The software bug that clogged the SIP's ability to disseminate quotes in August was the latest software glitch to disrupt markets. Faulty software was involved in the botched Facebook IPO last year and the forced sale months later of brokerage Knight Capital after a $440 million trading loss.
The exchanges did not delve into specifics about their proposals, saying those would be presented in subsequent rule filings to the SEC and amendments to its rules governing securities trading in the national market system, or Reg NMS.
The proposals by the exchanges, known as self-regulatory organizations (SROs), will be subject to public comment and SEC approval.
SROs have legal responsibilities to self-police their markets to ensure members comply with federal regulations.
The exchanges and other SROs, including the Financial Industry Regulatory Authority and clearing houses Depository Trust & Clearing Corporation and Options Clearing Corporation, agreed on five areas to strengthen the market from a spate of technology failures that have rattled public confidence.
The SROs said their proposals would address the SIPs, critical infrastructure, halts and trading resumptions, trade breaks and kill switches.

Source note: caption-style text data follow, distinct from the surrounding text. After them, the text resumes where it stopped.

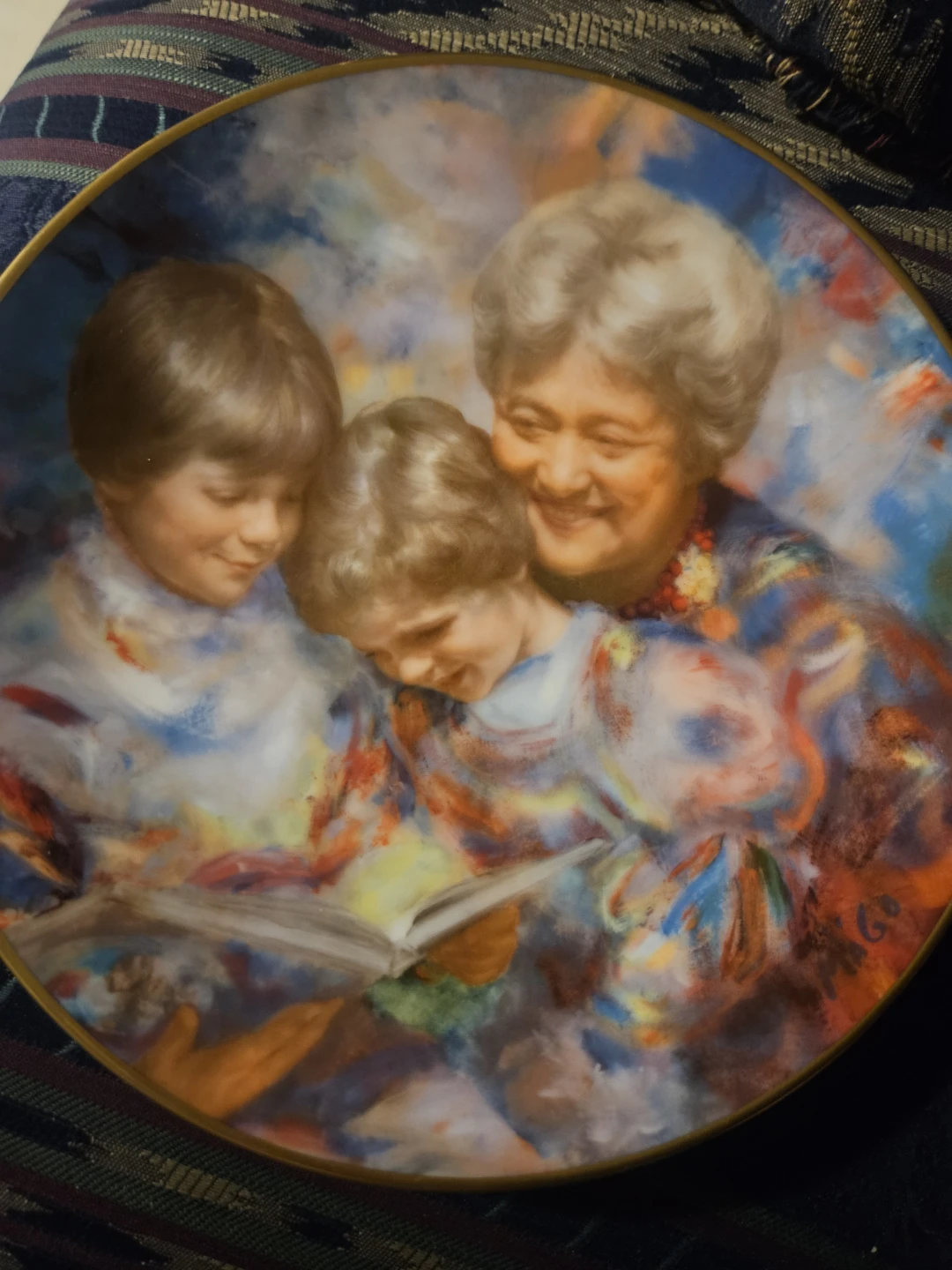 Doulton International The Grandest Gift Fine China Plates - photo 3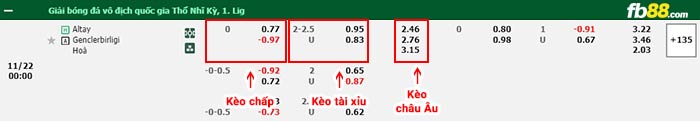 fb88-bảng kèo trận đấu Altay Kulubu vs Genclerbirligi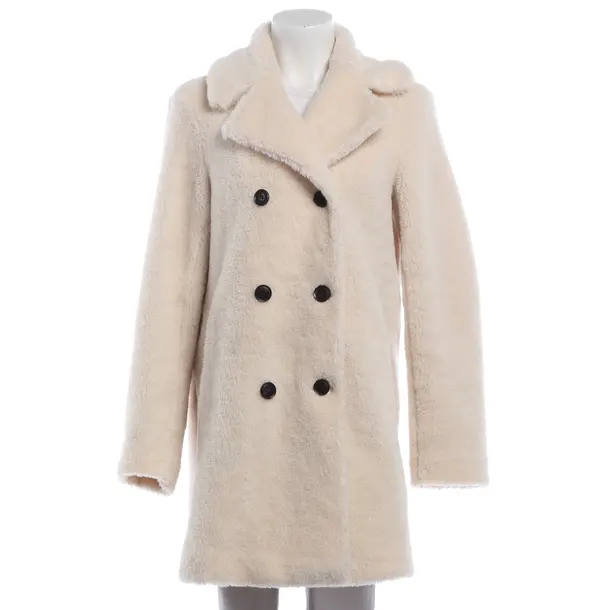 Cappotto invernale, in Crema, Lana, Emporio Armani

The SROs and their committees that govern the SIPs compiled proposals designed to improve the operational resiliency of the processors, strengthen interoperability standards and disaster recovery capabilities related to them, and establish a clear testing framework.
The SROs also said they established a pathway to identify contingencies related to such critical areas as the open and close of the markets, the launch of initial public offerings and potential outages at the clearing houses, among other issues.
A series of glitches that hit the U.S. exchanges over the past 18 months revealed their growing vulnerability to operational risk, ratings agency Standard & Poor's said in September, and could trigger credit downgrades.
White said the glitches are of concern because they could undermine investor confidence, and she added that the exchanges should strive for "zero tolerance" when it comes to errors.
"Our objective has to be zero tolerance. I think we all know that technology is never going to be perfect," she said.